**The problem**
Lay out the lines from the one containing "Is the eyebrow" through the end of the lines, inclusive, as a Markdown table with the columns Row and Line, leaving out blank lines.

Lines on spatial positioning:
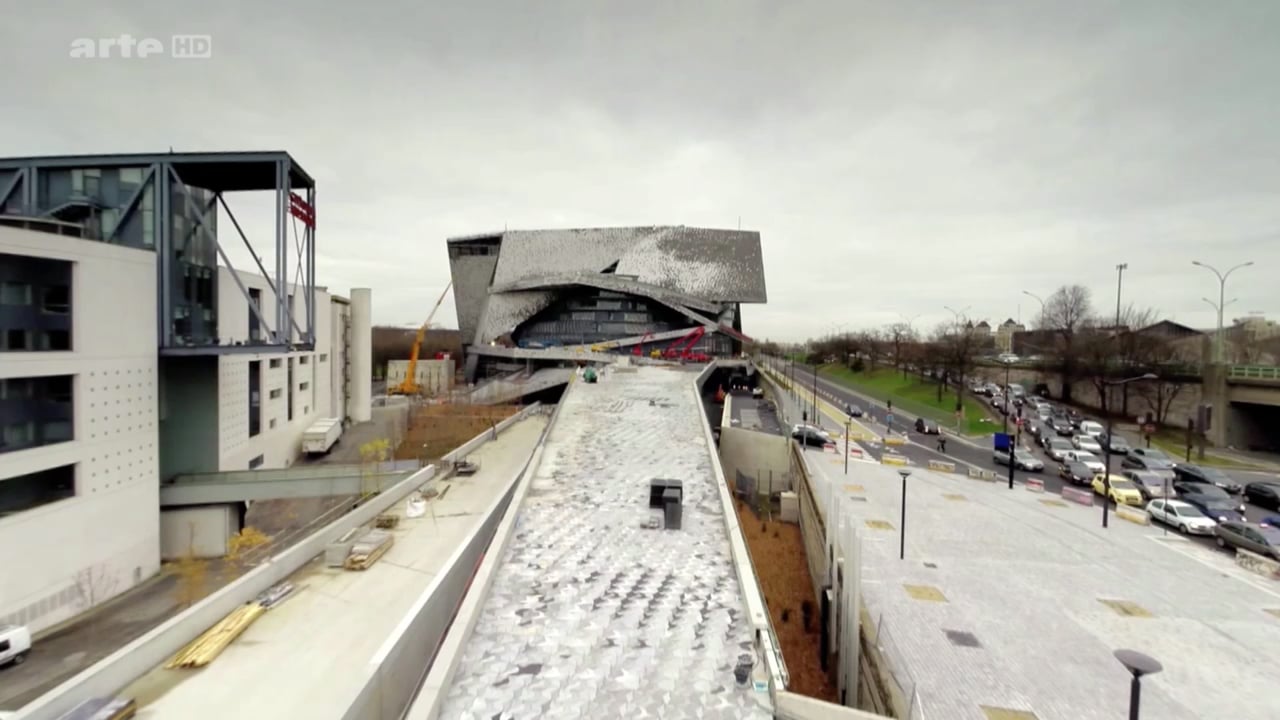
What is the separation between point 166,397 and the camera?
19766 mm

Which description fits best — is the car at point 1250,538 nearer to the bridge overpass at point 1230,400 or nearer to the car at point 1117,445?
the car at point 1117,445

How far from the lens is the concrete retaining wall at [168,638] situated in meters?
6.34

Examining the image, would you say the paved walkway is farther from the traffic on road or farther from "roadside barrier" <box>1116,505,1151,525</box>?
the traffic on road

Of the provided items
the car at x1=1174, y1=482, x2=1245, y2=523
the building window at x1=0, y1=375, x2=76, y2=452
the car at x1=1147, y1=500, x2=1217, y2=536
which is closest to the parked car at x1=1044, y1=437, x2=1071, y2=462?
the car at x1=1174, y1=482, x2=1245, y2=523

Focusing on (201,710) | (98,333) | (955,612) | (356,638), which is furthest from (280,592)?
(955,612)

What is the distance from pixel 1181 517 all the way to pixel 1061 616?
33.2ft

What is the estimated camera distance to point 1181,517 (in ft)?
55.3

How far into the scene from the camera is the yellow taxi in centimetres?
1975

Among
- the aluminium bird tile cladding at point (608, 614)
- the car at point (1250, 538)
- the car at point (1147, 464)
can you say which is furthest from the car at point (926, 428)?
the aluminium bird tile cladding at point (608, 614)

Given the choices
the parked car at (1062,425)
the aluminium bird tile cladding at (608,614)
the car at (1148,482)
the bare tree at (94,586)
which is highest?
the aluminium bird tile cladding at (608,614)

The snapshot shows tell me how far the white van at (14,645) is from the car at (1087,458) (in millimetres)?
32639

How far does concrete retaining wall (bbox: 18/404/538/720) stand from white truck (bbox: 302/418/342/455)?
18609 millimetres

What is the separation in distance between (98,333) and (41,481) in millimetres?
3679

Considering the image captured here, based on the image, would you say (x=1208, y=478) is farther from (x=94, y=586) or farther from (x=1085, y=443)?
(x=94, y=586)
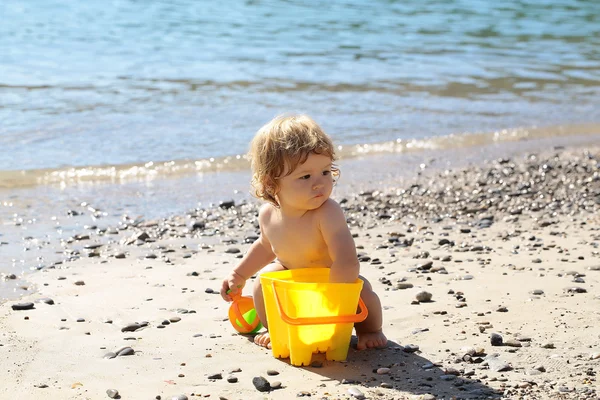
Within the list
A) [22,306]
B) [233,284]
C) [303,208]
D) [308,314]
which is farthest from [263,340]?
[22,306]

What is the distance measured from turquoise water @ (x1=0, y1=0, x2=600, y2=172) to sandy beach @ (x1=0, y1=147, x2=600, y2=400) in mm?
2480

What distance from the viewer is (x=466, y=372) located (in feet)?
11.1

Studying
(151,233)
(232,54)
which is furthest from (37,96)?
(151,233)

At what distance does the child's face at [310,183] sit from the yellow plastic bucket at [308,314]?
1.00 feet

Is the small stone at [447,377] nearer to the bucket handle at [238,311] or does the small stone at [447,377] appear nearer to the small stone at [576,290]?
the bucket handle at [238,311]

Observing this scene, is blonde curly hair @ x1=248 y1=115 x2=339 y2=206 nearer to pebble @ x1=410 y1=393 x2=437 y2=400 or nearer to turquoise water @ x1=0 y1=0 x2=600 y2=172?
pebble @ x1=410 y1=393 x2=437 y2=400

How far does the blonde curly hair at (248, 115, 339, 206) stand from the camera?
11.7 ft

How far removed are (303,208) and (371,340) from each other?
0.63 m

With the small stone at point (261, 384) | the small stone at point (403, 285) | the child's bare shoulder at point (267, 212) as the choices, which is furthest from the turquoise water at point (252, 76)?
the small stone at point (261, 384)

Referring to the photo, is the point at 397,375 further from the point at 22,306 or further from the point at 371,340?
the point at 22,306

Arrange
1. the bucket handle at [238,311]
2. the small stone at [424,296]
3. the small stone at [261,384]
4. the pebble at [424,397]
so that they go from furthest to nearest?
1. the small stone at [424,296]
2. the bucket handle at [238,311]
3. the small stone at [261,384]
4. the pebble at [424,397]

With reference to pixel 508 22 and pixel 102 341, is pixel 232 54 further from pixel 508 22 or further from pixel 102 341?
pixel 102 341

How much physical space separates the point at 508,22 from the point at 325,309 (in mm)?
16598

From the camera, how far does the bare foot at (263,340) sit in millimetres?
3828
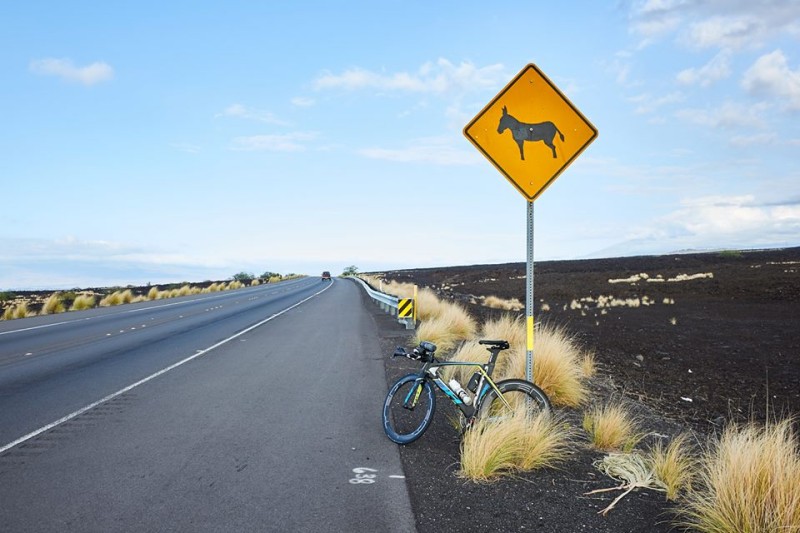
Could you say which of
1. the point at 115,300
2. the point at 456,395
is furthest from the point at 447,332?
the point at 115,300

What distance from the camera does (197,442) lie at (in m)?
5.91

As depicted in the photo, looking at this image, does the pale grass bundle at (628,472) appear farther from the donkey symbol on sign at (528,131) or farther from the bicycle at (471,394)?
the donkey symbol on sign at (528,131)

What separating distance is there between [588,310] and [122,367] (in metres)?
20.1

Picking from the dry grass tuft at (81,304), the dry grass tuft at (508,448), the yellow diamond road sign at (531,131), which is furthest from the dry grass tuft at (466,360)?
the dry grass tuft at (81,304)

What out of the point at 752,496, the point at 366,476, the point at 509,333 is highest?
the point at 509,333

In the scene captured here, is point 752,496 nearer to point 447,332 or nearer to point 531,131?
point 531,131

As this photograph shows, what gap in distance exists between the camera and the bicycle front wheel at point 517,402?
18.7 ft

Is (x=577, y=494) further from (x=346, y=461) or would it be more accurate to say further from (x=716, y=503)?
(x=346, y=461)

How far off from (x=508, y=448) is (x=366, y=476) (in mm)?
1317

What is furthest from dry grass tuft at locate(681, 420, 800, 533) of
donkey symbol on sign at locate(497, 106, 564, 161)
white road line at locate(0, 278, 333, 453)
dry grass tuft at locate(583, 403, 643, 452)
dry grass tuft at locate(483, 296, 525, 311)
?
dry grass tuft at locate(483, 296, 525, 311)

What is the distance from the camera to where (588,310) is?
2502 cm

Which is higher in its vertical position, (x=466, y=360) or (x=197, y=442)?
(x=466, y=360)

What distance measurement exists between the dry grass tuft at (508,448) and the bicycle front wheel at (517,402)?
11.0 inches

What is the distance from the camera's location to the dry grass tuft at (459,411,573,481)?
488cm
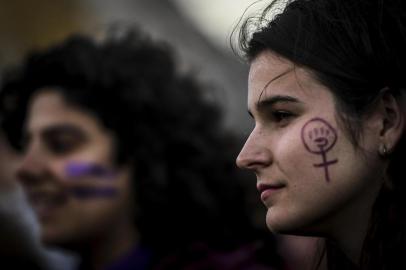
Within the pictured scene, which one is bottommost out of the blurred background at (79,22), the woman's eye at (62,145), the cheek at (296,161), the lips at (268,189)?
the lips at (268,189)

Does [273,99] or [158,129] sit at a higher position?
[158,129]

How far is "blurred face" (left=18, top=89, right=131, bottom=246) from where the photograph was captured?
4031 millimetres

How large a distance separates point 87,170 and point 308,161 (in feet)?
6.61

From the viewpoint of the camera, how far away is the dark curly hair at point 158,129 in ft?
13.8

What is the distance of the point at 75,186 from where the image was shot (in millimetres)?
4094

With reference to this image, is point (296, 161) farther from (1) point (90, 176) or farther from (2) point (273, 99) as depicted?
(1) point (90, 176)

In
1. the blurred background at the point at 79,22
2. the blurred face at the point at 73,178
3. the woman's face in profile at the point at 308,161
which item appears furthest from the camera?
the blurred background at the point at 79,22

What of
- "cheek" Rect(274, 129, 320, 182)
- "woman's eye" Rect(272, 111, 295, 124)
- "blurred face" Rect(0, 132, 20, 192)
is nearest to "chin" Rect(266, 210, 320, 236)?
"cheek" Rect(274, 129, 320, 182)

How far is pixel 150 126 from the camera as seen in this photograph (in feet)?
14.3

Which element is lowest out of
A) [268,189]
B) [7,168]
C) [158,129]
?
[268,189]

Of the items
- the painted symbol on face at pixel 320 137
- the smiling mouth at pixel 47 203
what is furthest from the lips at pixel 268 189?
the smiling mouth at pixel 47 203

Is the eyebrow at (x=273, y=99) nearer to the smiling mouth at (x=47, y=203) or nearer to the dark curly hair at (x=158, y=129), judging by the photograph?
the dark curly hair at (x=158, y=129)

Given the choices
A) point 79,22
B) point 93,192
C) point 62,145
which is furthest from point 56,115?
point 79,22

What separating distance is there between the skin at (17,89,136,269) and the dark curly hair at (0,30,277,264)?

**Solution below**
| Row | Line |
|---|---|
| 1 | Is the eyebrow at (x=273, y=99) nearer to the smiling mouth at (x=47, y=203) or nearer to the dark curly hair at (x=158, y=129), judging by the photograph? |
| 2 | the dark curly hair at (x=158, y=129) |
| 3 | Given the choices |
| 4 | A) point 79,22 |
| 5 | B) point 93,192 |
| 6 | C) point 62,145 |
| 7 | which is furthest from point 56,115? |
| 8 | point 79,22 |
| 9 | What separating distance is there between the skin at (17,89,136,269) and the dark curly hair at (0,30,277,264)? |